A chegada de Dona Elvira acalmou os ânimos.
- Duda, não caia na besteira de comprar briga com o Eric. Você é um
menino direito, suas notas são uma maravilha.
- Eu não falei nada, Dona Elvira. Eu só fiz um gol, só. E ele, ele
disse se eu era homem ou quê. Quis me bater.
- Passou. Volta pra aula que o sinal já bateu, vai, se apresse.

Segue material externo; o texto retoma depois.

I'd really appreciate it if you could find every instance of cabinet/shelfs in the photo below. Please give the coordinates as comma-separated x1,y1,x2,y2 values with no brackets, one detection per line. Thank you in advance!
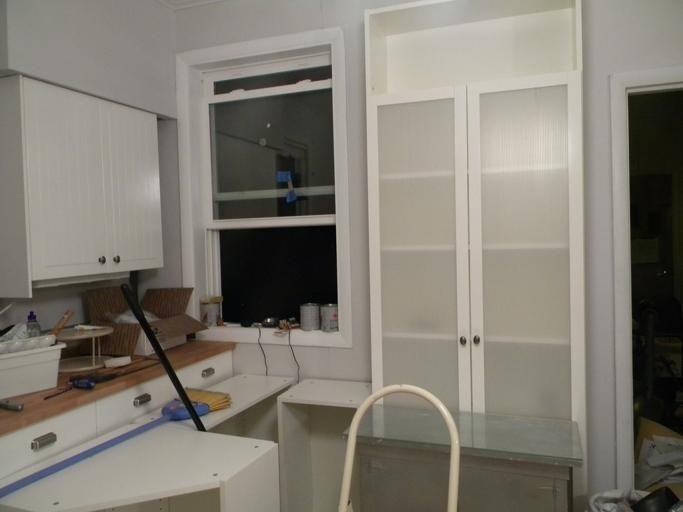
0,340,237,479
0,75,164,297
133,375,299,433
0,425,279,511
272,379,374,511
362,1,589,512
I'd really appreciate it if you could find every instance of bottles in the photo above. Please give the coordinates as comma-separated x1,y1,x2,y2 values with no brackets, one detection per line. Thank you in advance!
26,311,41,337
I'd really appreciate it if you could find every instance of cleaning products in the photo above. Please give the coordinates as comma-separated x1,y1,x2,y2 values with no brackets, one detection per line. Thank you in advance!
27,308,44,338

A aula acabou, mas Duda não tirava a história da cabeça. Em casa, a
empregada, dona Marli, notou a aflição do menino, que tentava, mas não
se concentrava em nada. Sentou na frente da TV, mudou de canal várias
vezes até desligar de vez o aparelho. Tentou jogar playstation. Na
primeira derrota, desistiu. Foi beliscar um pouco do bolo de laranja,
depois tentou novamente ligar a TV. Devagar, ela foi chegando perto,
fingindo que passava um pano aqui e ali.

- Duda, levanta o pé por favor, pra eu limpar a poeira do tapete?
- Tá.
- Você tá bem?
- Um menino quis brigar comigo hoje. O Eric. Ficou berrando na frente
de todo mundo que meu gol não valeu, que eu sou pereba, que nem devia
estar jogando com a 7ª série, porque sou da 5ª.
- Não dá ouvidos, Duda.
- O que quer dizer você é homem ou o quê?
- Ele disse isso pra você?
- Disse sim. Ele acha que eu sou bicha, Marli?
- Não, Duda, nada disso. Ele quis dizer assim: você é homem ou você
não quer brigar? Você vai ser machão ou vai fugir? Mas você foi
esperto, aposto.
- Não fui... eu fiquei quieto, nem reagi.
- Então. Você foi esperto. Burro ia ser se caísse no conto dele.

Com medo de um novo confronto, Duda largou o futebol pra lá por duas
semanas. Mas a pergunta não largou ele. Era homem ou quê, homem ou o
quê? Sabia pouco da vida. Sabia por exemplo que não queria brigar, que
achava essa ideia ridícula e que apanharia feio se topasse a rinha.
Não se sentia de todo covarde, porque já havia brigado antes. Mas por
um motivo diferente. Primeiro quando uma menina tentou roubar o lugar
de uma garotinha na fila do escorregador. Ele foi defendê-la e tomou
um soco. Mas devolveu o gesto com um empurrão que fez a fila
aplaudi-lo e os pais intervirem. Depois, quando viu um garoto
maltratando um gatinho. Nem chegaram a ter um diálogo. Duda partiu pra
cima sem pensar duas vezes.

Isso tudo fazia ele pensar que não era um cagão. Pensou em conversar
com o pai, mas não imaginava que reação ele teria. Será que sentiria
orgulho ou se decepcionaria? Os dias se passaram, mas a reflexão
imatura e crua sobre masculinidade percorria tudo que Duda pensava e
fazia. Será que usar vermelho é coisa de homem ou o quê? Gostar da
menina da 5ª B, mas não se declarar era ser homem ou o quê? Ficar
emocionado quando vê um filme que gosta muito é ser homem ou o quê?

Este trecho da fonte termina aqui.